Cela suggère que le problème a émergé soit du côté du système de contrôle, soit du système de propulsion. Spectrum étant doté de 9 moteurs individuels, la défaillance d’une ou plusieurs unités aurait aisément pu générer une asymétrie trop importante dans la poussée, au-delà des capacités de correction du TVC. Dans tous les cas, il faudra attendre la fin de l’enquête interne d’Isar pour en savoir plus.

Quel bilan tirer de cette mission ?

Malgré ces dysfonctionnements, Isar considère la mission comme un succès. Même si Spectrum n’a pas atteint l’orbite terrestre basse, l’objectif principal de ce tir était de réussir la mise à feu et le décollage — deux cases qui ont été cochées avec succès.

Il convient de rappeler qu’atteindre l’orbite est un exercice notoirement difficile, et il est extrêmement rare qu’une fusée y parvienne dès sa première tentative. C’est particulièrement vrai pour les lanceurs privés ultralégers de ce genre, qui disposent d’un budget relativement limité par rapport aux cadors de l’industrie. Par exemple, l’Electron de Rocket Lab ou la Rocket 3 d’Astra, concurrents directs de Spectrum sur ce segment, ont respectivement eu besoin de 2 et 4 essais pour atteindre l’orbite. Ce crash n’a donc rien d’infamant, et grâce aux précieuses données de télémétrie récoltées pendant ce vol bref mais intense, l’entreprise a bon espoir d’atteindre l’orbite dans un futur relativement proche.

L’autre bonne nouvelle, c’est que les conséquences de cet échec sont loin d’être catastrophiques. Pour cette première tentative, Isar avait décidé de tester sa fusée à vide, sans la moindre charge utile réelle. Aucun client n’a donc vu son matériel partir en fumée. En outre, l’infrastructure au sol du spatioport n’a pas été endommagée. Il n’y aura donc pas besoin de procéder à des réparations en amont du prochain vol.

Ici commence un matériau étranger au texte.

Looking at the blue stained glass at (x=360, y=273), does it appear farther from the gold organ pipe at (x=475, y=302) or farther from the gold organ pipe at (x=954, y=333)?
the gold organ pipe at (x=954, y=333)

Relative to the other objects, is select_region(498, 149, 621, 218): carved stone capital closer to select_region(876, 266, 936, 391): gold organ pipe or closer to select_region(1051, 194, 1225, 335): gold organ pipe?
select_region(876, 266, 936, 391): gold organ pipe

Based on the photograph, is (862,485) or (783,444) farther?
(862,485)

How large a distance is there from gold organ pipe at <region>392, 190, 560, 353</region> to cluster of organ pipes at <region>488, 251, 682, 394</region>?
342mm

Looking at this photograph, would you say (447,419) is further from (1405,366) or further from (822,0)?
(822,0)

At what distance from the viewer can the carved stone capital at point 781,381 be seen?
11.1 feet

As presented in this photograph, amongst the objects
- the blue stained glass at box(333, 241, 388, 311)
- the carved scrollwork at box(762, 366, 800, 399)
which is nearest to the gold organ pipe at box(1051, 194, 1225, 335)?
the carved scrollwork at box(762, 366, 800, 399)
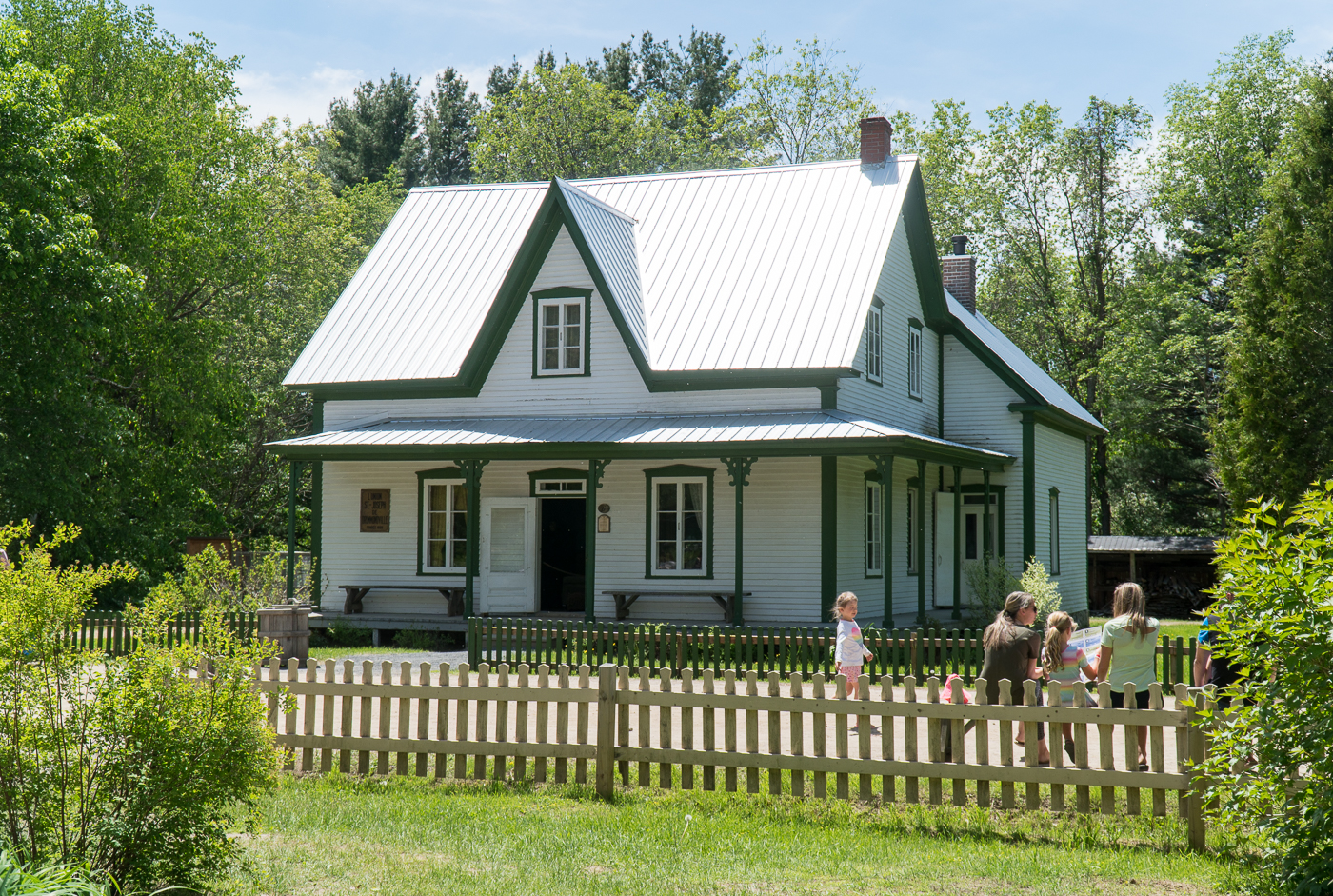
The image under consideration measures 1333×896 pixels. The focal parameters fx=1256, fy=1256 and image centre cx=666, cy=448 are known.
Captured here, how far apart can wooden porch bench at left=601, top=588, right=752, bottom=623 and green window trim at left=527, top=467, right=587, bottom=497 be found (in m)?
2.17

La date de la prochaine tentative n’a pas encore été annoncée, mais elle pourrait donc survenir dans un futur relativement proche. L’entreprise a en effet annoncé par voie de communiqué que deux lanceurs supplémentaires étaient déjà en cours de production. Il conviendra donc de garder un œil sur le calendrier d’Isar, qui semble bien parti pour s’imposer comme un leader de l’aérospatiale privée européenne.